Groza was named to the National Football League 1950s All-Decade Team in 1969 and inducted into the Pro Football Hall of Fame in 1974. The Browns retired his number 76; he is also in the team's Ring of Honor, a grouping of the best players in the club's history whose names are displayed below upper-deck seats at Huntington Bank Field. In 1992, the Palm Beach County Sports Commission established the Lou Groza Award, given to the best National Collegiate Athletic Association Football Bowl Subdivision (formerly Division I-A) kicker. One of his kicking shoes is part of the collection of the Smithsonian Institution in Washington, D.C. In 2006, Lou was inducted into the National High School Hall of Fame for his athletic exploits in baseball, basketball & football at Martins Ferry High School where he earned 12 varsity letters and led the football and basketball teams to State championships. In 1941 as a junior, Lou led the Martins Ferry High School basketball team to the class A championship. He set a State record for points scored in the four tournament games with 51. In the State semi-final game against Xenia Central, he hit two free throws with no time left on the clock to secure the victory. In the title game, he was high scorer with 18 points. He was named tournament MVP, a member of the All-State Tournament Team, and first-team All-Ohio center. In 1941 as a senior, he led the Martins Ferry High School football team to a share of the State championship tying Toledo Libbey 14-14. Lou started as offensive and defensive tackle as well as being the place kicker. He was selected first-team All-Ohio by both the Associated Press and United Press International. During his high school years, he was named Captain of the football, basketball and baseball teams.
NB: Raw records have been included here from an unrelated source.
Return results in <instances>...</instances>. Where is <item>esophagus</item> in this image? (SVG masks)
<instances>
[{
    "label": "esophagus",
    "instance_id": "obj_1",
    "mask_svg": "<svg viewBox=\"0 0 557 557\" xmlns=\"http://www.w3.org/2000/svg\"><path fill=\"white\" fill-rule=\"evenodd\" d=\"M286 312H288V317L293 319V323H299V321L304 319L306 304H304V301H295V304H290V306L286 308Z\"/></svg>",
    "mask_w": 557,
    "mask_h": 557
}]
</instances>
The city of Berea, Ohio (where Groza settled after his retirement), has honored him in numerous ways:

- The street the Browns training facility is located was renamed 76 Lou Groza Boulevard
- In 2012, Lou Groza Field was built in Berea.
- The above field is home of the Lou Groza Football program, serving middle school aged children in suburban Cleveland.
- In 2016, Groza was honored with a statue in front of his namesake field.